И хотя сказано это было в сердцах, доля правды в этих словах была. Лиза выросла дивной красавицей, но красавицей ядовитой. Она не верила, что мужчины, которые всегда увивались за ней, любят ее, а не ее деньги, о которых все шептались, и потому с наслаждением унижала их, заставляя ползать на коленях и вымаливать прощение за несуществующие прегрешения.
Когда она шла по коридору, припадая на увечную ногу, извиваясь всем телом и постанывая от переполнявших ее чувств, казалось, что это не человеческое существо, а вставшая на хвост змея, готовая укусить любого, кто попытается помочь ей или хотя бы приблизиться. Высокая, тонкая, с длинной шеей и худенькими руками, она была воплощением боли, отчаяния и ненависти.
Впрочем, она никогда не нападала на Тати, Бориса и Илью: Тати была прирожденной дрессировщицей, Борис не обращал на нее внимания, а Илья, почуяв угрозу, хватал Лизу в охапку, рычал, кусал за ухо, кружил и убегал, послав на прощание воздушный поцелуй. Остальным же приходилось несладко. С особенным наслаждением Лиза измывалась над Лериком, который боялся ее и заискивал перед прекрасной гадюкой.
Лерик… ах, бедный Лерик… слабость его оказалась сильнее, чем мы ожидали… Он переходил из театра в театр, нигде подолгу не задерживаясь, виня в своих неудачах режиссеров, собратьев-актеров, гримеров, драматургов, кого угодно, но только не себя.

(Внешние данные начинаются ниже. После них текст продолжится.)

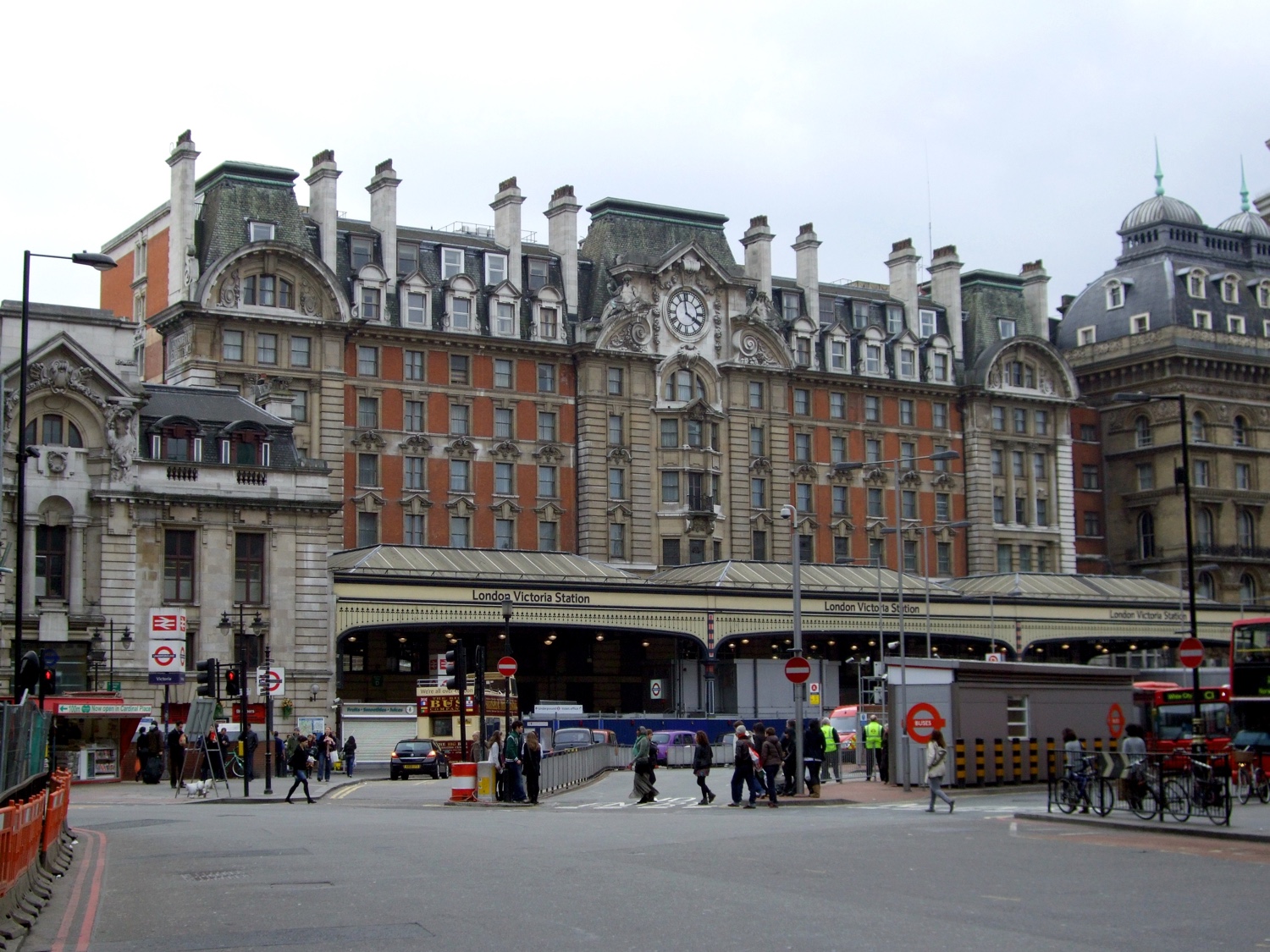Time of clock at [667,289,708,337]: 3:58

«Ничего, главная моя роль впереди, – бормотал он, выпивая в компании Сироты, постоянного своего собутыльника. – Вы еще увидите и услышите… все увидят и услышат… все…»

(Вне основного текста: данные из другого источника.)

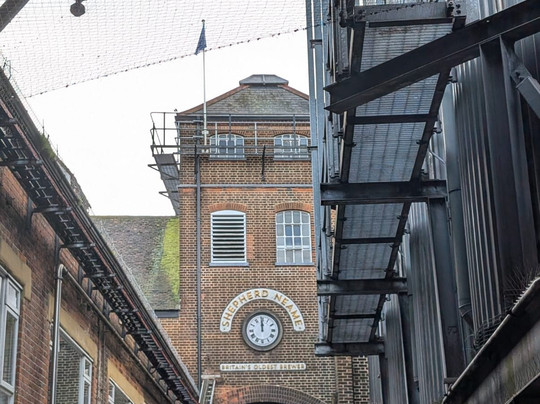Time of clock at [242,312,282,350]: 11:59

Тати любила его слепо, беззаветно, хотя многие считали, что Лерик не заслуживает такой любви: пьяница, лодырь, недотепа, размазня и посредственный актер. В сильном подпитии Лерик признавался, что лучшей ролью в его жизни была роль Петушка в детском спектакле, в финале которого он самозабвенно и звонко кричал «ку-ка-ре-ку», кричал так вдохновенно, так гениально, как ни до него, ни после не удавалось кричать никому на театре. А еще Лерик лет двадцать сочинял роман, который, как он уверял, обязательно перевернет русскую литературу и обессмертит имя автора.